Given instruction 1 ▸ Gather every line of the entries that contains the string "http", and copy each one out in full.

Page excerpt ▸
○ ○ ○
Primus PrimeLite Race w/Rebel emitter - VERY BRIGHT, you'll probably [almost] never use HI. MED is just SO bright. much of the time LO will will suffice. [does anyone see a pattern developing here?!!]

claimed burntimes for the PrimeLite Race on 4xAA power are probably more realistic than some other Mfr's claimed burntimes which take the light o.p. down to a VERY LOW 0.25lx at (a generous) 2m - meaning it's only good for task lighting or walking a very easy path. 

remote battery pack on the "Race" removes a bit of wt. fr/the noggin'. the batt pak is compact and NOT overly large for a 4xAA pak.

the BD Icon is only ~$60 or so. a real "steal" at that price, IMO. i really like this HL (i like others too, but this one is such a huge surprise to me cp. to the prev. pre-Cree release of the BD Icon). 3xAA power also give a really long burntime (down to 02.5lx @ 2m, that is).


you can't go wrong w/any of these three currently available choices.


----------



## fordwillman (Aug 5, 2008)

OK, half-watt. I think it is between the BD and the Myo. Honest runtimes at the different levels in your experience?? Also, If I go with the Myo, would it be better to get the belt model with the batts remote? I dont know if I would be sensitive to 6oz or whatever on my head--it needs to be comfortable or I wont wear it. Sorry if I am being a pain, but I have bought lots of lights (and stuff) without really being sure and regretted it later. You are a great resource and I thank you for your help!


----------



## fordwillman (Aug 5, 2008)

One more question half-watt. Where do you buy most of your HLs? (You can PM me if you want) Of course best price and reliable.
○ ○ ○
The records ▸
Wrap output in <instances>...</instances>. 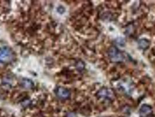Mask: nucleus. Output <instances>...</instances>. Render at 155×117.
I'll use <instances>...</instances> for the list:
<instances>
[{
	"mask_svg": "<svg viewBox=\"0 0 155 117\" xmlns=\"http://www.w3.org/2000/svg\"><path fill=\"white\" fill-rule=\"evenodd\" d=\"M153 111L152 107L148 104H143L139 110V115L141 117H150L152 114Z\"/></svg>",
	"mask_w": 155,
	"mask_h": 117,
	"instance_id": "20e7f679",
	"label": "nucleus"
},
{
	"mask_svg": "<svg viewBox=\"0 0 155 117\" xmlns=\"http://www.w3.org/2000/svg\"><path fill=\"white\" fill-rule=\"evenodd\" d=\"M23 84L24 85V86L26 88H30L32 85H33V83L31 81L29 80H25L23 81Z\"/></svg>",
	"mask_w": 155,
	"mask_h": 117,
	"instance_id": "0eeeda50",
	"label": "nucleus"
},
{
	"mask_svg": "<svg viewBox=\"0 0 155 117\" xmlns=\"http://www.w3.org/2000/svg\"><path fill=\"white\" fill-rule=\"evenodd\" d=\"M13 57V52L9 48L4 46L0 48V63H8L12 60Z\"/></svg>",
	"mask_w": 155,
	"mask_h": 117,
	"instance_id": "f257e3e1",
	"label": "nucleus"
},
{
	"mask_svg": "<svg viewBox=\"0 0 155 117\" xmlns=\"http://www.w3.org/2000/svg\"><path fill=\"white\" fill-rule=\"evenodd\" d=\"M108 56L113 62H120L124 60V55L116 47H112L108 50Z\"/></svg>",
	"mask_w": 155,
	"mask_h": 117,
	"instance_id": "f03ea898",
	"label": "nucleus"
},
{
	"mask_svg": "<svg viewBox=\"0 0 155 117\" xmlns=\"http://www.w3.org/2000/svg\"><path fill=\"white\" fill-rule=\"evenodd\" d=\"M55 93L57 96L61 99H67L70 96L69 90L62 87H57L56 88Z\"/></svg>",
	"mask_w": 155,
	"mask_h": 117,
	"instance_id": "7ed1b4c3",
	"label": "nucleus"
},
{
	"mask_svg": "<svg viewBox=\"0 0 155 117\" xmlns=\"http://www.w3.org/2000/svg\"><path fill=\"white\" fill-rule=\"evenodd\" d=\"M150 45V41L146 39H141L138 41V46L139 48L145 50L149 48Z\"/></svg>",
	"mask_w": 155,
	"mask_h": 117,
	"instance_id": "39448f33",
	"label": "nucleus"
},
{
	"mask_svg": "<svg viewBox=\"0 0 155 117\" xmlns=\"http://www.w3.org/2000/svg\"><path fill=\"white\" fill-rule=\"evenodd\" d=\"M67 117H76V115L73 112H70L67 114Z\"/></svg>",
	"mask_w": 155,
	"mask_h": 117,
	"instance_id": "6e6552de",
	"label": "nucleus"
},
{
	"mask_svg": "<svg viewBox=\"0 0 155 117\" xmlns=\"http://www.w3.org/2000/svg\"><path fill=\"white\" fill-rule=\"evenodd\" d=\"M108 90L107 89H103L102 90H101L99 93V96L100 97H104V98H106V97H108V95H111L110 94L108 93Z\"/></svg>",
	"mask_w": 155,
	"mask_h": 117,
	"instance_id": "423d86ee",
	"label": "nucleus"
}]
</instances>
○ ○ ○
Given instruction 2 ▸ Please write what comes next in the headlamp forum thread, picking up after its last post.

Exercise result 1 ▸
	"mask_svg": "<svg viewBox=\"0 0 155 117\" xmlns=\"http://www.w3.org/2000/svg\"><path fill=\"white\" fill-rule=\"evenodd\" d=\"M153 111L152 107L148 104H143L139 110V115L141 117H150L152 114Z\"/></svg>",
	"mask_svg": "<svg viewBox=\"0 0 155 117\" xmlns=\"http://www.w3.org/2000/svg\"><path fill=\"white\" fill-rule=\"evenodd\" d=\"M23 84L24 85V86L26 88H30L32 85H33V83L31 81L29 80H25L23 81Z\"/></svg>",
	"mask_svg": "<svg viewBox=\"0 0 155 117\" xmlns=\"http://www.w3.org/2000/svg\"><path fill=\"white\" fill-rule=\"evenodd\" d=\"M13 57V52L9 48L4 46L0 48V63H8L12 60Z\"/></svg>",
	"mask_svg": "<svg viewBox=\"0 0 155 117\" xmlns=\"http://www.w3.org/2000/svg\"><path fill=\"white\" fill-rule=\"evenodd\" d=\"M108 56L113 62H120L124 60V55L116 47H112L108 50Z\"/></svg>",
	"mask_svg": "<svg viewBox=\"0 0 155 117\" xmlns=\"http://www.w3.org/2000/svg\"><path fill=\"white\" fill-rule=\"evenodd\" d=\"M55 93L57 96L61 99H67L70 96L69 90L62 87H57L56 88Z\"/></svg>",
	"mask_svg": "<svg viewBox=\"0 0 155 117\" xmlns=\"http://www.w3.org/2000/svg\"><path fill=\"white\" fill-rule=\"evenodd\" d=\"M150 45V41L146 39H141L138 41V46L139 48L145 50L149 48Z\"/></svg>",
	"mask_svg": "<svg viewBox=\"0 0 155 117\" xmlns=\"http://www.w3.org/2000/svg\"><path fill=\"white\" fill-rule=\"evenodd\" d=\"M67 117H76V115L73 112H70L67 114Z\"/></svg>",
	"mask_svg": "<svg viewBox=\"0 0 155 117\" xmlns=\"http://www.w3.org/2000/svg\"><path fill=\"white\" fill-rule=\"evenodd\" d=\"M108 90L107 89H103L102 90H101L99 93V96L100 97H104V98H106V97H108V95H111L110 94L108 93Z\"/></svg>",

Exercise result 2 ▸
----------



## half-watt (Aug 5, 2008)

fordwillman said:


> One more question half-watt. Where do you buy most of your HLs? (You can PM me if you want) Of course best price and reliable.



for the last 5yr i've purchased virtually all of my HLs fr/Greg Atwell at BrightGuy.com.

the '08 BD Icon and '08 BD Spot, i purchased directly fr/BD (their toll free number is on the BD website). i did this b/c BD told me that this was only way, so soon after the introduction of both of these HLs, to insure that i received an '08 Cree based model and not an earlier, identical looking '07 non-Cree based model.

the Myo XP is more expensive than the Icon. not considering price, i'd go with the Myo XP. considering price, the Icon is a better value, IMO. somewhat naively i believe that the MyoXP plastic will take a sharp hit by something hard w/less damage than the harder, more brittle feeling plastic of the BD HLs, but again, this may be very naive on my part as i have no empirical evidence to substantiate my gut feeling. it may be that this would be true, but that the BD HL plastic is harder and would take a significantly harder hit before cracking. again, i DON'T know that this is true or false. just my experience w/plastics here carrying over into what i see and feel when handling the MyoXP and Icon. i'd GUESS that the MyoXP is a bit more robust when it comes to rough or careless handling.

as far as MyoXP v. MyoXP Belt goes, unless COLD weather is considered, in which case the BELT version is the way to go, i feel that it is more of a personal preference as to which one to get. there's a lot to be said for a remote batt. pak even in warmer weather. however, one area in which it is more trouble than it's often worth is in thicker foliage (e.g. off trail) where the cable more easily get hooked/caught on branches/brush. just one thing to consider besides better cold weather performance (even the superior cold weather performance of Li primaries do better inside a parka/jacket where they can be warmed up).

IMO, you CAN'T make a bad decision either way you go. sorry that i can't be more help.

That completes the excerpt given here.